__Problem requirements__: Exactly reproduce the entries, dropping any pictures from your copy.

● ● ● ● ● ● ●

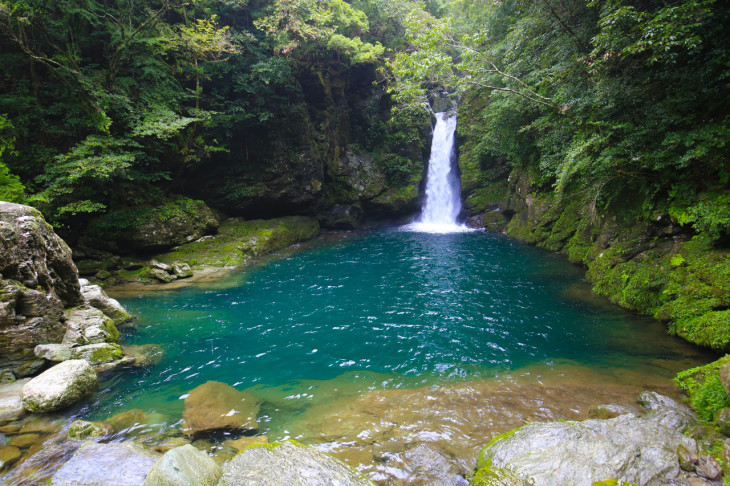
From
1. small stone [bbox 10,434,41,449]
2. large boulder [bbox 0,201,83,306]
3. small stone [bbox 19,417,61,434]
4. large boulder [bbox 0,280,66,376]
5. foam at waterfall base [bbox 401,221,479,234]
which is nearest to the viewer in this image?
small stone [bbox 10,434,41,449]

● ● ● ● ● ● ●

__Solution for this task__:
From
1. small stone [bbox 10,434,41,449]
2. large boulder [bbox 0,201,83,306]
3. small stone [bbox 19,417,61,434]
4. large boulder [bbox 0,280,66,376]
5. foam at waterfall base [bbox 401,221,479,234]
which is nearest to the viewer in this image?
small stone [bbox 10,434,41,449]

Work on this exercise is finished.